Given for scale $Y$: $Y_{ice} = -160^{\circ} Y$ and $Y_{steam} = -50^{\circ} Y$.
For the Kelvin scale: $K_{ice} = 273 \ K$ and $K_{steam} = 373 \ K$.
Substituting the values for $K = 340 \ K$:
$\frac{Y - (-160)}{-50 - (-160)} = \frac{340 - 273}{373 - 273}$
$\frac{Y + 160}{110} = \frac{67}{100}$
$Y + 160 = 0.67 \times 110$
$Y + 160 = 73.7$
$Y = 73.7 - 160 = -86.3^{\circ} Y$.

(D) The ice point on the Celsius scale is $0^{\circ} C$ and the steam point is $100^{\circ} C$.
In the new scale,the ice point is $25 X$ and the steam point is $305 X$.
The temperature interval of $100^{\circ} C$ corresponds to $(305 - 25) X = 280 X$.
Therefore,a change of $1^{\circ} C$ is equivalent to a change of $\frac{280}{100} X = 2.8 X$.
This implies $1^{\circ} C = 2.8 X$,or $1 X = \frac{1}{2.8}^{\circ} C$.
The specific heat capacity of water is $c = 4200 \ J kg^{-1} (^{\circ} C)^{-1}$.
Substituting the relation $1^{\circ} C = 2.8 X$ into the unit:
$c = 4200 \ J kg^{-1} (2.8 X)^{-1} = \frac{4200}{2.8} J kg^{-1} X^{-1} = 1500 \ J kg^{-1} X^{-1}$.
Thus,$c = 1.5 \times 10^{3} J kg^{-1} X^{-1}$.

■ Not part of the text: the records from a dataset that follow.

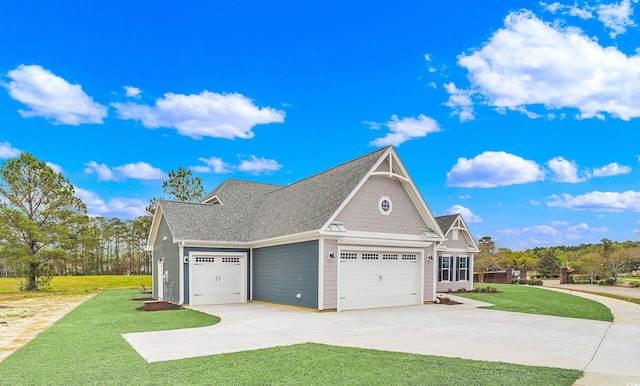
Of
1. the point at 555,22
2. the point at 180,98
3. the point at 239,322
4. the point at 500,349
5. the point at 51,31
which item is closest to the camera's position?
the point at 500,349

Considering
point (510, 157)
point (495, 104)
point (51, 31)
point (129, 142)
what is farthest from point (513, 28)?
point (129, 142)

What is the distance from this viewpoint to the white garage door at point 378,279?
15.3 m

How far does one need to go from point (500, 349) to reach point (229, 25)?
57.4 feet

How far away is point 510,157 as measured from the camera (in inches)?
917

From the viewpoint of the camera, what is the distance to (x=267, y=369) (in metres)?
6.55

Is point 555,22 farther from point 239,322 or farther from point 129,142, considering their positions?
point 129,142

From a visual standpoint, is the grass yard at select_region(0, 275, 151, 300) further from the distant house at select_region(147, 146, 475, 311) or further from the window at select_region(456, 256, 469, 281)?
the window at select_region(456, 256, 469, 281)

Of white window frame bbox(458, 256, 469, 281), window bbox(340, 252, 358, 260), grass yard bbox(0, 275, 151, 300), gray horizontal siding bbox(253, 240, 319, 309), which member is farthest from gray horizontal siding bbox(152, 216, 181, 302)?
white window frame bbox(458, 256, 469, 281)

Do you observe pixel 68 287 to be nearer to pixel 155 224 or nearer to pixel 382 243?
pixel 155 224

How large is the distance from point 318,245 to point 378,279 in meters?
3.18

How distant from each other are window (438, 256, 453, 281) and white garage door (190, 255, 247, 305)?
515 inches

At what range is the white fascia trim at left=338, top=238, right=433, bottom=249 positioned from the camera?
15.0 meters

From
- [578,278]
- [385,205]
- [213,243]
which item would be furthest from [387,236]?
[578,278]

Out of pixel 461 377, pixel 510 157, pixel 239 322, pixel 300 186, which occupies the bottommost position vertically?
pixel 239 322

(D) The relationship between any temperature scale and the Celsius scale is given by the formula: $\frac{X - \text{Lower Fixed Point}}{\text{Upper Fixed Point} - \text{Lower Fixed Point}} = \frac{C}{100}$.
Here, the lower fixed point is $10^{\circ}$ and the upper fixed point is $130^{\circ}$.
Substituting the given values: $\frac{X - 10}{130 - 10} = \frac{40}{100}$.
$\frac{X - 10}{120} = \frac{40}{100}$.
$X - 10 = \frac{40}{100} \times 120$.
$X - 10 = 0.4 \times 120 = 48$.
$X = 48 + 10 = 58^{\circ}$.

(C) Given the relationship between the two temperature scales is $\frac{A-42}{110} = \frac{B-72}{220}$.
To find the temperature where both scales have the same reading,we set $A = B = T$.
Substituting $T$ into the equation: $\frac{T-42}{110} = \frac{T-72}{220}$.
Simplifying the equation by dividing the denominators by $110$: $\frac{T-42}{1} = \frac{T-72}{2}$.
Cross-multiplying gives: $2(T-42) = T-72$.
Expanding the terms: $2T - 84 = T - 72$.
Rearranging to solve for $T$: $2T - T = 84 - 72$.
Thus,$T = 12$.
Therefore,the two scales have the same reading at $12^{\circ}$.

(C) At high altitudes,the atmospheric pressure is significantly lower than at sea level.
Since the boiling point of a liquid depends on the external pressure,a decrease in atmospheric pressure leads to a decrease in the boiling point of water.
Consequently,water boils at a temperature lower than $100 \, ^\circ\text{C}$ at high altitudes.
Because the water boils at a lower temperature,it does not provide enough heat to cook the rice properly,making the cooking process difficult.